President Bush’s bold attempt to reform the financially strapped Social Security program through a system of private retirement accounts has sadly ended with a whimper and not a bang.
Senate Finance Committee Chairman Charles Grassley (R-IA) recently told the U.S. Chamber of Commerce that he’s “very pessimistic” that Congress will address Social Security reform during the President’s second term.
The organization that played the biggest role in fomenting opposition to a measure Bush hoped would be his crowning domestic achievement was AARP.
AARP is the nation’s largest organization ostensibly lobbying for the interests of the elderly. With a membership base of 22 million and revenue of $878 million in 2004, AARP had the most resources of any interest group, conservative or liberal, involved in the debate.
And it didn’t spare a dime to stop the private account initiative. Starting in January 2005, AARP sent mass mailings to its members, spent $5 million on newspaper advertisements, and another $5 million on print advertising denouncing the Bush plan.
AARP charged that diverting payroll taxes to private accounts would lead to massive new federal debt. Incredibly, AARP chief executive Bill Novelli insisted the program was financially solvent even though it will start paying out more in benefits than it collects in taxes in just 12 years.
Thanks to its multi-million dollar lobbying campaign, AARP won the battle.
The defeat of private accounts is just the latest example of AARP’s longtime commitment to liberal activism. Of course, as a private nonprofit organization it has the right to take any stand it chooses on a public policy issue. However, the fact that AARP pursues its agenda using federal dollars stirs considerable anger among many taxpayers, and not just those who oppose its politics.
The AARP 2004 annual report shows that the organization received $83 million from the federal government through a variety of grants. Thus, when AARP spent at least $10 million torpedoing Social Security reform, more than 10 percent of its $800 million budget came from the U.S. taxpayer.
Charlie Jarvis, Chairman and CEO of USA Next, estimates that since 1989, “AARP appears to have taken over a billion dollars in taxpayer money.”
The large majority of AARP’s federal largesse comes from a Department of Labor grant that funds the Senior Community Service Employment Program (SCSEP), a senior job-training program with a checkered history of wasteful spending and unaccountability. Labor’s SCSEP grant for the 2004-2005 fiscal year is $75 million, which accounts for nearly 90 percent of AARP’s federal support.

*Supplied information*:
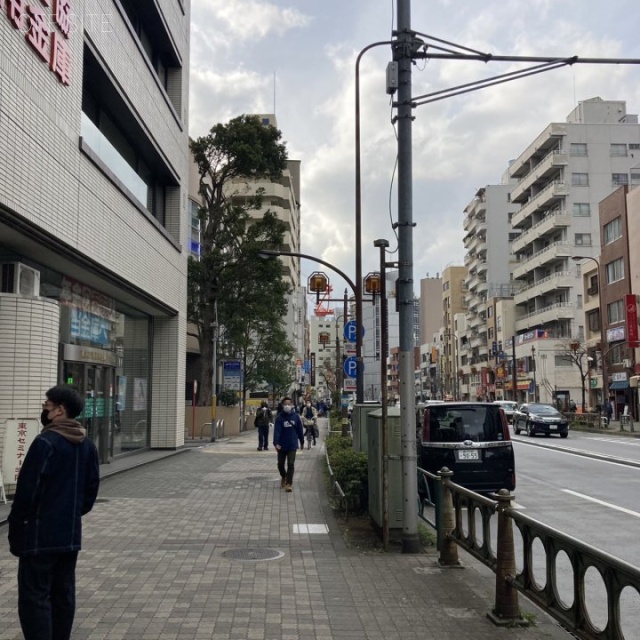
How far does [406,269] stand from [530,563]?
3.96m

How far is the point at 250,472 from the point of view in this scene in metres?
16.5

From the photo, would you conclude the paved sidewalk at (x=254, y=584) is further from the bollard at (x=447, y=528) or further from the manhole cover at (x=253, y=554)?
the bollard at (x=447, y=528)

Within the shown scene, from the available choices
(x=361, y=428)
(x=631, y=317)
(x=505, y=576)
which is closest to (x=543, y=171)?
(x=631, y=317)

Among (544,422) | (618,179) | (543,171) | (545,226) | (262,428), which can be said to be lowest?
(544,422)

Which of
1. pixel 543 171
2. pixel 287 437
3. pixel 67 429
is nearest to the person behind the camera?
pixel 67 429

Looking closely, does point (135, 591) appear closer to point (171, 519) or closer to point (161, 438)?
point (171, 519)

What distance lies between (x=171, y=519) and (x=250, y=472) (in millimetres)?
6619

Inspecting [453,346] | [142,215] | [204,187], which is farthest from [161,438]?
[453,346]

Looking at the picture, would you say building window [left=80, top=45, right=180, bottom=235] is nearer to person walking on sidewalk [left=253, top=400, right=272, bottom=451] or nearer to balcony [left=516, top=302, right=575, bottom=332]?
Answer: person walking on sidewalk [left=253, top=400, right=272, bottom=451]

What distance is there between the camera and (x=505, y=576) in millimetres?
5312

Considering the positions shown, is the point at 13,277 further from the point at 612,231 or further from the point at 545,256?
the point at 545,256

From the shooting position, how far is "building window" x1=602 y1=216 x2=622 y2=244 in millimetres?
50812

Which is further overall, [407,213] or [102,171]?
[102,171]

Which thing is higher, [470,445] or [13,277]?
[13,277]
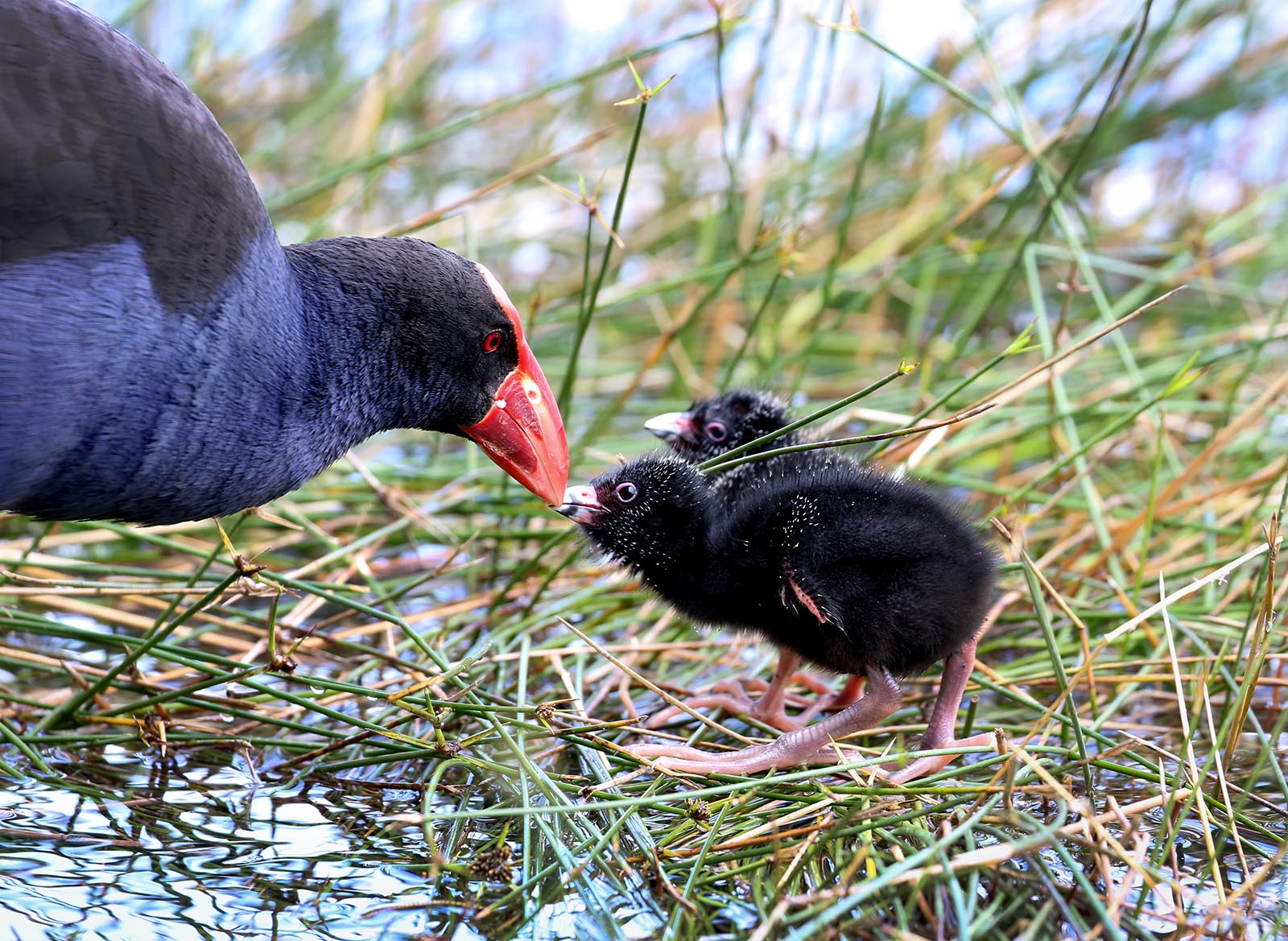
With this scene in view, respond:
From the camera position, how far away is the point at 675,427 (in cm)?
302

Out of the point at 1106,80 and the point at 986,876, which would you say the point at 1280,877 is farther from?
the point at 1106,80

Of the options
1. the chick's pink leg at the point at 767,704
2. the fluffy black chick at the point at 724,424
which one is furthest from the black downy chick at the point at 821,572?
the fluffy black chick at the point at 724,424

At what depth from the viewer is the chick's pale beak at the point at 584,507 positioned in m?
2.62

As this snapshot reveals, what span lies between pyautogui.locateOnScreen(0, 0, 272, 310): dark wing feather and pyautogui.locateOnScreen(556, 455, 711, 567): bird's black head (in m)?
0.80

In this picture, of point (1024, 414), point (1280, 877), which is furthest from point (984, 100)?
point (1280, 877)

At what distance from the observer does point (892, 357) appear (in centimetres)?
470

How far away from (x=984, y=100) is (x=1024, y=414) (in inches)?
79.1

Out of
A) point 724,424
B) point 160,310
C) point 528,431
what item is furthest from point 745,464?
point 160,310

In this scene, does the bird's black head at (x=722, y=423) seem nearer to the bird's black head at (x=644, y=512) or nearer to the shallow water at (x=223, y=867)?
the bird's black head at (x=644, y=512)

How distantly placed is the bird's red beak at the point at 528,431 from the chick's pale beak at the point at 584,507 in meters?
0.02

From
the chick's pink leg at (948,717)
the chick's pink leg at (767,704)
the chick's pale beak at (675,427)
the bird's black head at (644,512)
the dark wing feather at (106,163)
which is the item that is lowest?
the chick's pink leg at (948,717)

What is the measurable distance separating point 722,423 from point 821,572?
702 millimetres

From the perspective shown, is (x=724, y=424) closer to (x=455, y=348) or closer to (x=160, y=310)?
(x=455, y=348)

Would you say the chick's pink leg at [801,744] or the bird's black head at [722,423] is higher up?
the bird's black head at [722,423]
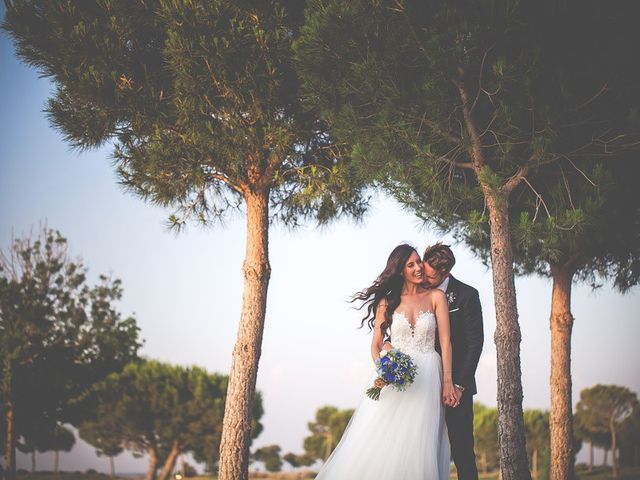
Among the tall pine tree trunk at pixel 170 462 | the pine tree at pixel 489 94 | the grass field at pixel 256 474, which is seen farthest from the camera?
the grass field at pixel 256 474

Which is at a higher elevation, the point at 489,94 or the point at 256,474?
the point at 489,94

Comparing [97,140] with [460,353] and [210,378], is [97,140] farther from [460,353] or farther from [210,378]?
[210,378]

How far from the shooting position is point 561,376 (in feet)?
30.2

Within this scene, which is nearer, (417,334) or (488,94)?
(417,334)

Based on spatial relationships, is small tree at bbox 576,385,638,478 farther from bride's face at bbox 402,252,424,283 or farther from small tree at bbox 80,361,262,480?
bride's face at bbox 402,252,424,283

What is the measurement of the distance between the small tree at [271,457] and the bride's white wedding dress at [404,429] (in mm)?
26247

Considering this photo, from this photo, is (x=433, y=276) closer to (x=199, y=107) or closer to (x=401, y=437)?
(x=401, y=437)

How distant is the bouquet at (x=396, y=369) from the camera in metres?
4.31

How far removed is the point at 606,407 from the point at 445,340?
24164 millimetres

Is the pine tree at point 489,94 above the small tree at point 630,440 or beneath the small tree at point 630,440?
above

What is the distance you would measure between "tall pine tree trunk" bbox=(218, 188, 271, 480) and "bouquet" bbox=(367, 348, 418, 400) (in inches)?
151

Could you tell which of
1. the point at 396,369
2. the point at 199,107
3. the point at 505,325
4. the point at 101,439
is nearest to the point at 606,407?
the point at 101,439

*Actions to take*:
**1)** Rewrite the paragraph in the AARP article that begins "AARP is the nation's largest organization" as a short bulleted list that keeps its main facts.
**2)** Copy the AARP article word for word between "The defeat of" and "oppose its politics.", inclusive.
**3)** According to the AARP article, how much is the Department of Labor's SCSEP grant for the 2004-2005 fiscal year?

*Answers for the tasks*:
**1)**
- AARP is the country's largest group that claims to lobby for older people.
- In 2004 it had 22 million members and $878 million in revenue.
- It had more resources than any other interest group in the debate, conservative or liberal.

**2)**
The defeat of private accounts is just the latest example of AARP’s longtime commitment to liberal activism. Of course, as a private nonprofit organization it has the right to take any stand it chooses on a public policy issue. However, the fact that AARP pursues its agenda using federal dollars stirs considerable anger among many taxpayers, and not just those who oppose its politics.

**3)** $75 million.